This is a light delicious wine – give it a try this year.

Makes 1 gallon

 3 quarts dandelion heads (no stalks)

3 quarts boiling water

3 sliced oranges

3 sliced lemons

1 pound seedless raisins

1 quart water

1 tsp wine yeast

Gather dandelions and put them in the crock. Note I have not picked off the green at the back of the flower, but there are no stems in there.



Pour boiling water over dandelion heads, cover and let stand overnight.

The next day, strain through cheesecloth, pressing until dry.

Put strained liquid into a plastic pail or crock.

Cutting up the lemons and oranges to add.

Add oranges, lemons, raisins and a sugar syrup made from boiling 1/2 pound sugar with 1 quart water.

Add the wine yeast.

Cover and ferment for 15 days, stirring every day.

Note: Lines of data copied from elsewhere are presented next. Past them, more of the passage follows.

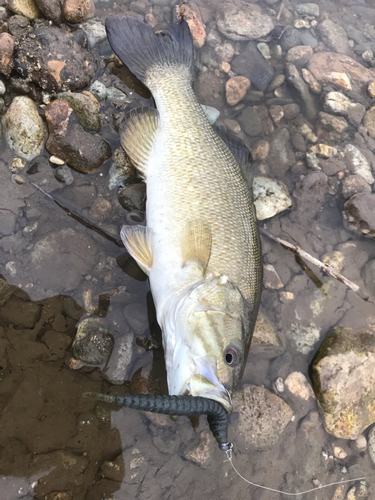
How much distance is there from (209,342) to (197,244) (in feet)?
2.82

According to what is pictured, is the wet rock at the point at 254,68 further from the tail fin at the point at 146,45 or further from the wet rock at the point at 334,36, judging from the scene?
the wet rock at the point at 334,36

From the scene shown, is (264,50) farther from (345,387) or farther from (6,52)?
(345,387)

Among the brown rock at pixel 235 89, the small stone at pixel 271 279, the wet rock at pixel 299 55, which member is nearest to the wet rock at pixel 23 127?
the brown rock at pixel 235 89

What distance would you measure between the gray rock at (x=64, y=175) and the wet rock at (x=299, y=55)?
3571mm

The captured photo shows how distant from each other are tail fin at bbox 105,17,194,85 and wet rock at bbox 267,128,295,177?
4.61ft

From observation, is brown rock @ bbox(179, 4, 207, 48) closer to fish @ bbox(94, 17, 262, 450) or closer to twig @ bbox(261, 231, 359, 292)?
fish @ bbox(94, 17, 262, 450)

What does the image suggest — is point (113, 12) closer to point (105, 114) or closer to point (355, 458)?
point (105, 114)

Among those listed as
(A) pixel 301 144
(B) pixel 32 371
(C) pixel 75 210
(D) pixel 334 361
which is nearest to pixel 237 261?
(D) pixel 334 361

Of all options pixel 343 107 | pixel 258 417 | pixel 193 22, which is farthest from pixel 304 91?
pixel 258 417

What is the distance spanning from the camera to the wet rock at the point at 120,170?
3570 millimetres

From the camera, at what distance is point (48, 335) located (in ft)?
9.74

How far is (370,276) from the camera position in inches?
155

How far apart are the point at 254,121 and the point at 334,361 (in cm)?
305

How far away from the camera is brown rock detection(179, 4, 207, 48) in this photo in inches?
175
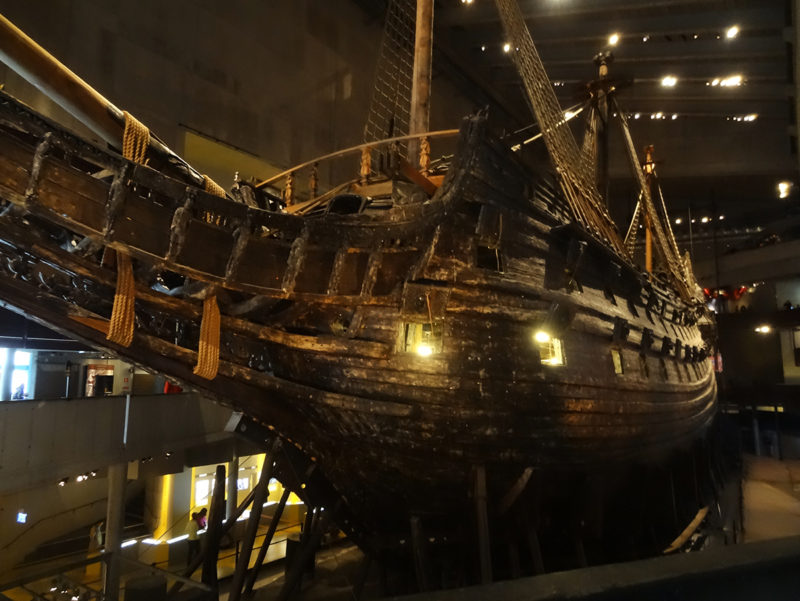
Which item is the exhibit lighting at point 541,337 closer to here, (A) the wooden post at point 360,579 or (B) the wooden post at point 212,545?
(A) the wooden post at point 360,579

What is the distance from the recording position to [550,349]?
4.16 meters

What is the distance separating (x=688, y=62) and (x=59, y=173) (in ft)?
56.3

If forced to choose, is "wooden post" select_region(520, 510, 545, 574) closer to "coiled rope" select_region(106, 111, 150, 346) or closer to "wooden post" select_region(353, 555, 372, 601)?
"wooden post" select_region(353, 555, 372, 601)

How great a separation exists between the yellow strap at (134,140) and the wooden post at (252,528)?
105 inches

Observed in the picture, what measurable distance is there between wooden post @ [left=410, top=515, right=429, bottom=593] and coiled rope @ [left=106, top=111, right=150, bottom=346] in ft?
8.29

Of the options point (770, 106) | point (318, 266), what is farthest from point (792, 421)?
point (318, 266)

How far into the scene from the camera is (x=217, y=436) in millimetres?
8047

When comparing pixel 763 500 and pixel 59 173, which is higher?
pixel 59 173

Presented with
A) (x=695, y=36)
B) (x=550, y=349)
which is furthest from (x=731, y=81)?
(x=550, y=349)

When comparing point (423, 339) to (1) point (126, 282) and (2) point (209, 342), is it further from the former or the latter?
(1) point (126, 282)

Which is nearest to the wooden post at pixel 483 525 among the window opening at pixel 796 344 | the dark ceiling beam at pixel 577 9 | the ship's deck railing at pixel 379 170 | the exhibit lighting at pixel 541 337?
the exhibit lighting at pixel 541 337

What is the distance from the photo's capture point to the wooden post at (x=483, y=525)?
11.3 feet

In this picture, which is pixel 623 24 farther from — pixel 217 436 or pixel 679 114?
pixel 217 436

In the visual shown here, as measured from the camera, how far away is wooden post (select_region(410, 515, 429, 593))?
12.0 ft
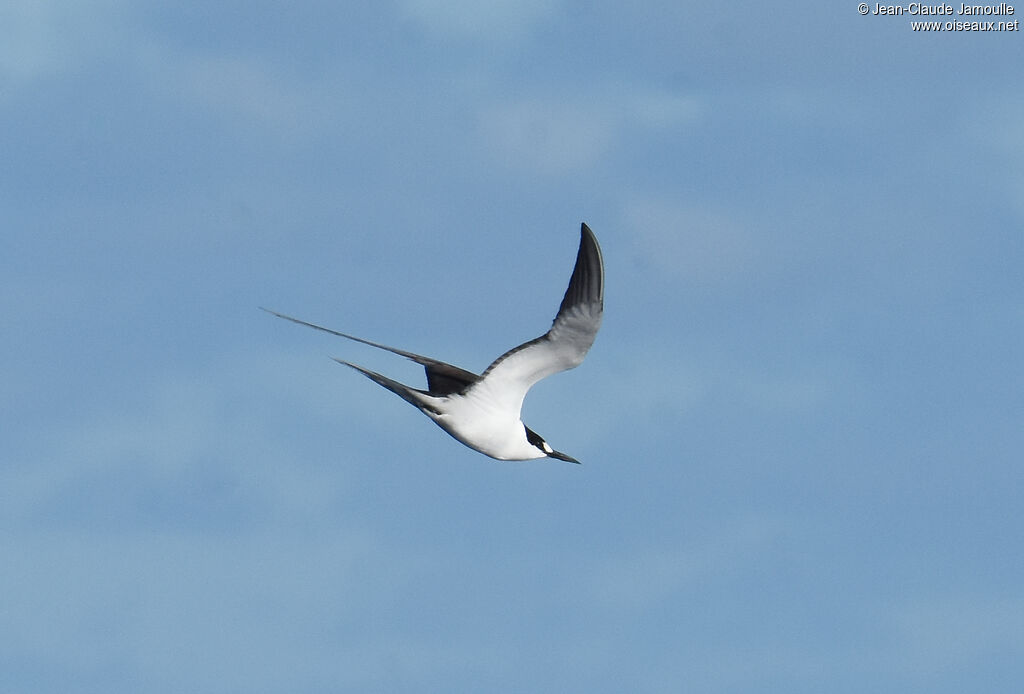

Make a syrup from 1 pound sugar and 2 cups water then let it cool. Strain fermented juice through cheesecloth and add cooled syrup.

We put the fruit into a colander and just let the juice drip out. It is likely best to NOT mash the fruit as this can result in cloudy wine. Instead, just leave it for several hours to allow all the liquid to drip out.

Pour into a gallon jug fitted with a fermentation lock.

Leave in a warm place until all fermentation has ceased

After about 4 weeks, rack it down into another jug. Notice the sediment in the bottom of the jug on the right. You want to rack it without disturbing this sediment.

Over time you rack it again and again….and each time you are left with clearer wine, because you leave the sediment on the bottom of the previous jug.

The longer it stays in the jugs between being racked down again, the better.

Wait till it stops working to bottle it. Use a hydrometer to determine specific gravity. If it is at .98 to .99 then the sugars have finished working and it is ready to be bottled.

Here is Dandelion Wine from 2010 all bottled….made in the early Spring of 2010, this wine was not bottled until November 25, 2010. We made 2 gallons and bottled it mostly in 375 ml bottles.

We gave it a try. It is fairly citrusy in flavour. It’s dry, probably a 00. These bottles are going down to the wine cellar, to be brought out one at a time in a year or so.